María vive lo que es «tal vez la más profunda “kénosis” de la fe en la historia de la humanidad». Son palabras que nos alientan a permanecer junto al Señor porque nos ayudan a cambiar la perspectiva: lo que prima en la historia de la humanidad (y por lo tanto en nuestra historia) no es tanto erradicar el sufrimiento de nuestras vidas, sino que en el más profundo sufrimiento está el Señor donándose a nosotros y junto con Él (por la fe) está también María. Recordemos que no estamos hablando sólo de algún hecho puntual de la historia, sino que:

«¡Y con todo eran nuestras dolencias las que él llevaba y nuestros dolores los que soportaba! Nosotros le tuvimos por azotado, herido de Dios y humillado. Él ha sido herido por nuestras rebeldías, molido por nuestras culpas. El soportó el castigo que nos trae la paz, y con sus cardenales hemos sido curados» Is 53,4-5

Y San Pablo lo describe así:

«A quien no conoció pecado, le hizo pecado por nosotros, para que viniésemos a ser justicia de Dios en él» 2 Cor 5,21

Esta permanencia de la Virgen con Jesús por la fuerza de la fe la lleva a acompañarlo en su abajamiento al sufrir por nuestros pecados, reconociendo que Dios está allí incluso en medio de tanta oscuridad pero que por la fe es posible verlo a Él entregándose hasta el extremo.

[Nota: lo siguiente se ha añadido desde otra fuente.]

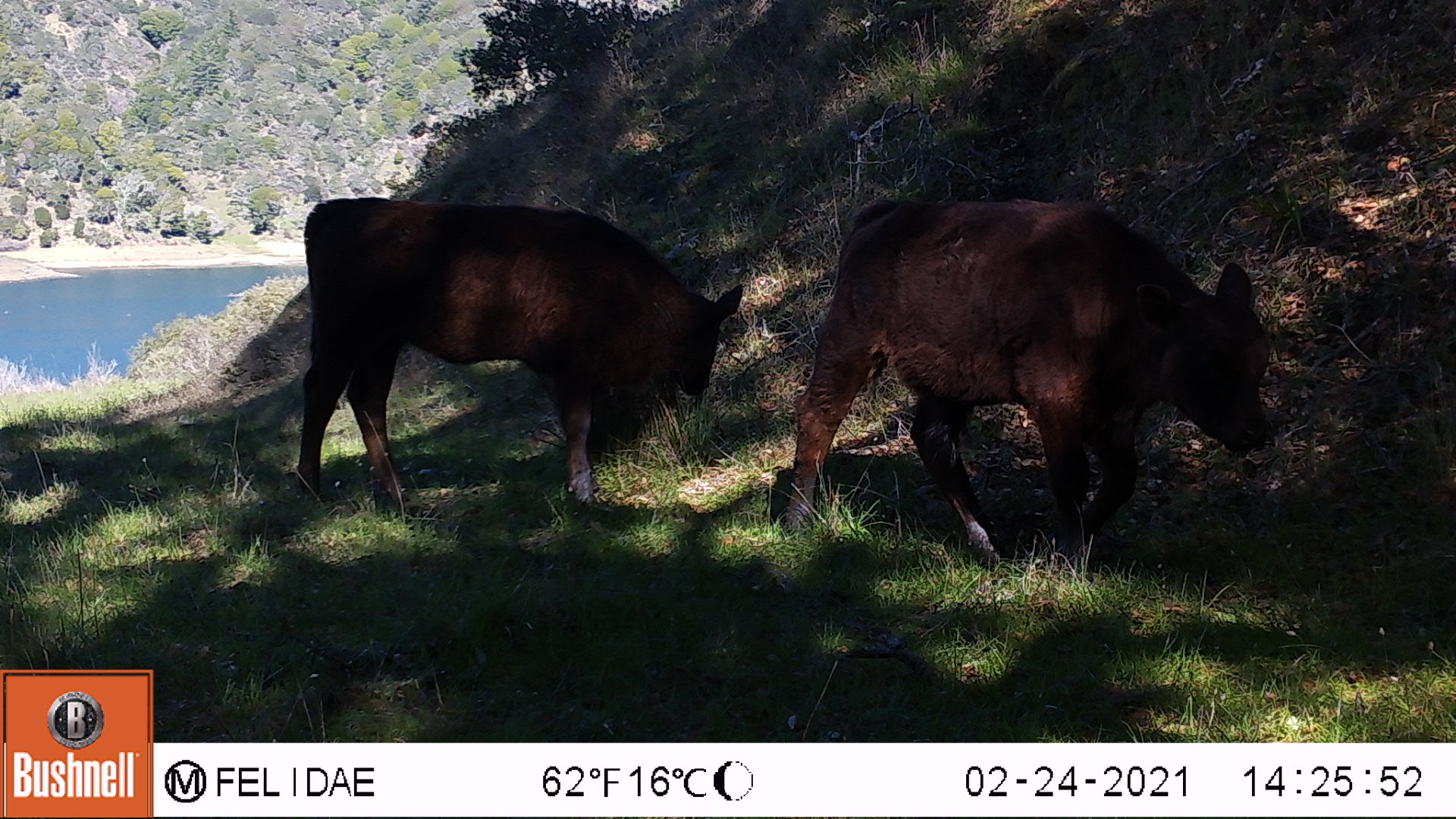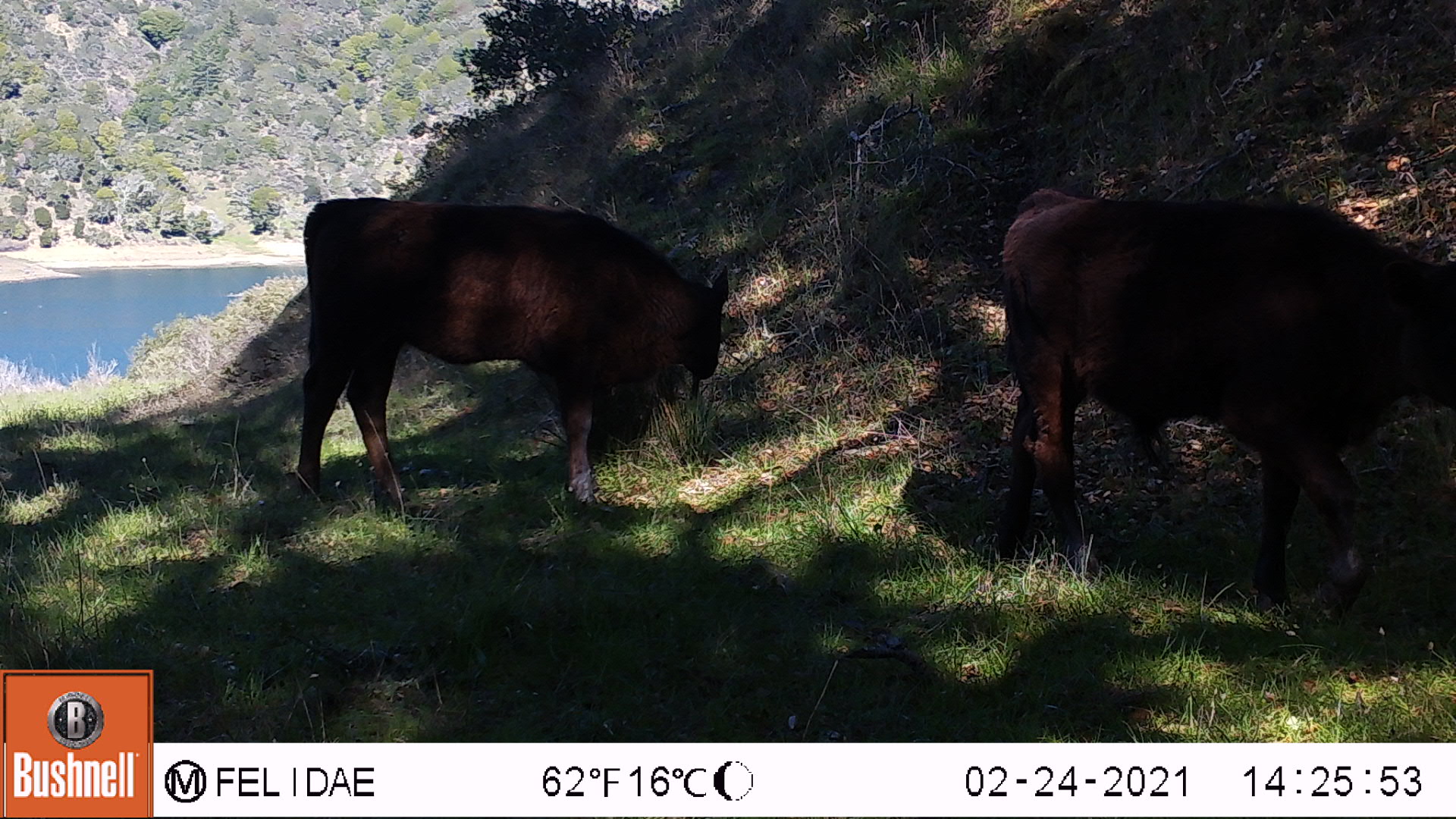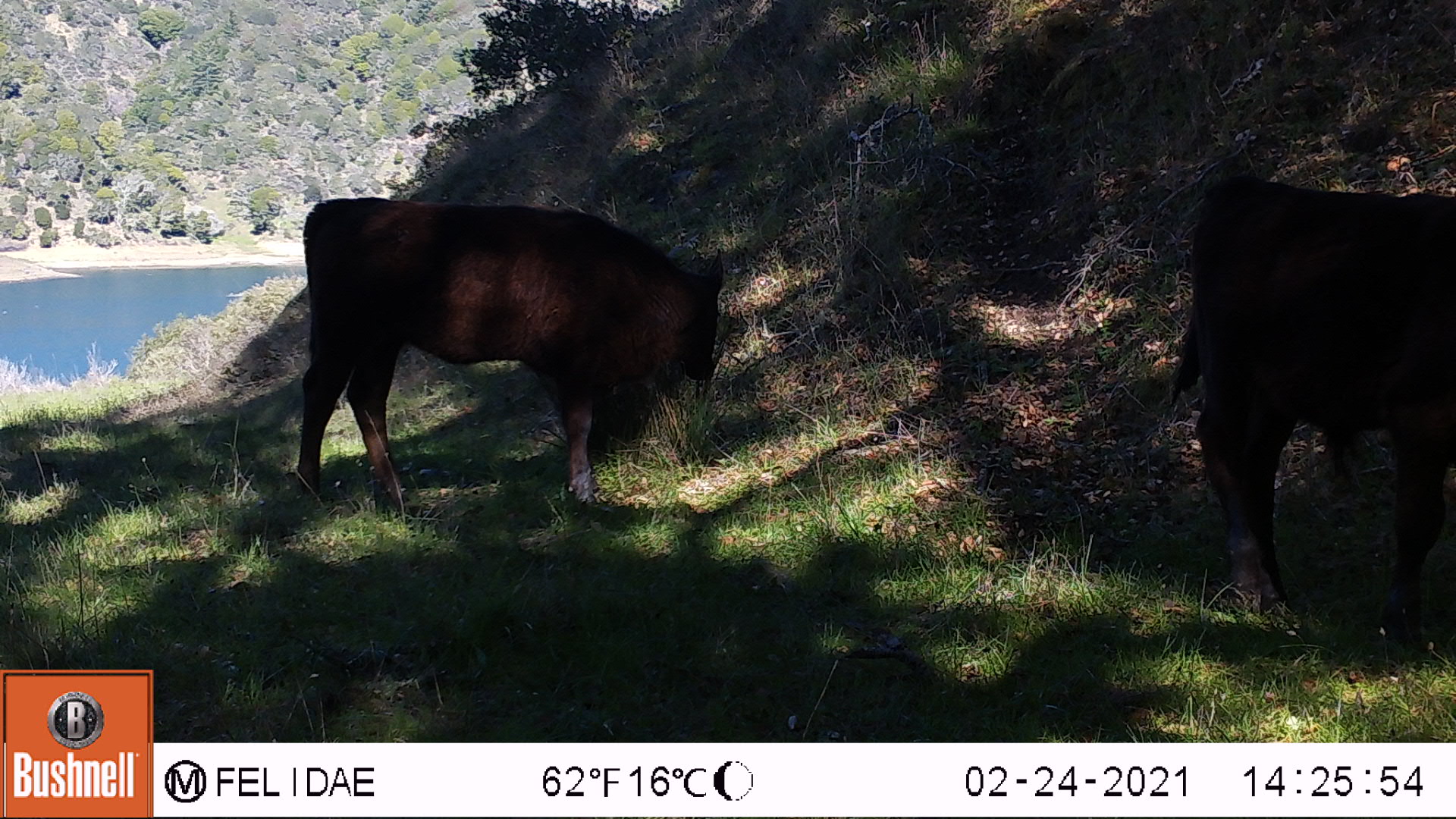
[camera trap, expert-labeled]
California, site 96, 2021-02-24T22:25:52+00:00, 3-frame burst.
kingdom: Animalia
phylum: Chordata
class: Mammalia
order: Artiodactyla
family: Bovidae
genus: Bos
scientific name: Bos taurus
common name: domestic cattle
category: cattle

Y será esta misma luz de la fe la que le permitirá acoger la fuerza de la gloria de la resurrección del Señor: hecho único en la historia, a través del cual, Dios manifiesta que su Amor y su Gloria vencen definitivamente. También nosotros, por la fe podemos adherirnos a esta verdad de la historia: «el que siembre en su carne, de la carne cosechará corrupción; el que siembre en el espíritu, del espíritu cosechará vida eterna. No nos cansemos de obrar el bien; que a su tiempo nos vendrá la
cosecha si no desfallecemos»[9]. Así, la historia cobra un nuevo sentido: por la iniciativa de Dios que busca salvarnos, es historia de salvación.

 

[1] Cf Jn 13,1

[2] Cf 2 Cor 5,17

[3] Jn 6,28-29 

[4] CEC 142 

[5] Cf. Dt 10,17. Esta frase es citada por algunos biógrafos de San Francisco de Asís como una realidad que el santo buscaba recordar e interiorizar, especialmente en los momentos difíciles de su vida.

[6] Recordemos que el Señor resucitado se presenta con sus heridas glorificadas y abiertas: «Acerca aquí tu dedo y mira mis manos; trae tu mano y métela en mi costado, y no seas incrédulo sino creyente» (Jn 20,27).